§ **DATA FOR ANALYSIS**:

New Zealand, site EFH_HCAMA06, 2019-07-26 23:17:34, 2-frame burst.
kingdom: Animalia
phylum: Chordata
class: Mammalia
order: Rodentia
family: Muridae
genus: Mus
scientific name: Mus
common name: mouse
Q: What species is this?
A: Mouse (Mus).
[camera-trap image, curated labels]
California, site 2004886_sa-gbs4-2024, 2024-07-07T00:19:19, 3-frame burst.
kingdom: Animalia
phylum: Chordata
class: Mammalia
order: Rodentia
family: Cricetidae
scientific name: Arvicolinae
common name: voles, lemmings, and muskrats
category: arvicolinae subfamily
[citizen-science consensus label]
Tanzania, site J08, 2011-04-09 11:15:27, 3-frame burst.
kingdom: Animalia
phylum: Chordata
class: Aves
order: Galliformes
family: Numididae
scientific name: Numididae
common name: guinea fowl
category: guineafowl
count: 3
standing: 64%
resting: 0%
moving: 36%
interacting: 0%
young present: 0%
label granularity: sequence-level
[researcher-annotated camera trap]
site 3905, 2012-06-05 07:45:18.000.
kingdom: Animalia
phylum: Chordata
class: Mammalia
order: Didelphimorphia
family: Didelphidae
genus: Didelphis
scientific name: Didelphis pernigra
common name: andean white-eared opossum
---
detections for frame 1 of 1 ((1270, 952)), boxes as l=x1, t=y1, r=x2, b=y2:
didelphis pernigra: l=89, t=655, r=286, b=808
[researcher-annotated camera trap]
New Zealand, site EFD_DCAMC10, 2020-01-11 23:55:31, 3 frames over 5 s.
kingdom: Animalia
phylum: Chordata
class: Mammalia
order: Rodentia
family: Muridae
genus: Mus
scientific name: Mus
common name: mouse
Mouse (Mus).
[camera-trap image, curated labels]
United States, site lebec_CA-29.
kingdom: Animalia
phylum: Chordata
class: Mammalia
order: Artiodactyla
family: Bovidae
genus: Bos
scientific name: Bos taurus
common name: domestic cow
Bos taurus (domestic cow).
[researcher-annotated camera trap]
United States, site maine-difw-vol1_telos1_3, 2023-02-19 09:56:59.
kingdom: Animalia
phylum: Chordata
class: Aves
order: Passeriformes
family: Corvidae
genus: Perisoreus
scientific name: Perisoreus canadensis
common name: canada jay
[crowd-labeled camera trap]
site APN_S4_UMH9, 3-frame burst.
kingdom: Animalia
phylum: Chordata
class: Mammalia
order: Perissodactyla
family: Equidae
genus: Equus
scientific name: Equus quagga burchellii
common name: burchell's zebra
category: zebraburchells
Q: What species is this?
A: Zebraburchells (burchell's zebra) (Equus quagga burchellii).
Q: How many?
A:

§ **TO DO**: Each line from the one containing "common name: burchell's zebra" to the final line of the entries above must be returned exactly, and no other line may appear.

§ **ANSWER TO THIS TASK**:
common name: burchell's zebra
category: zebraburchells
Q: What species is this?
A: Zebraburchells (burchell's zebra) (Equus quagga burchellii).
Q: How many?
A:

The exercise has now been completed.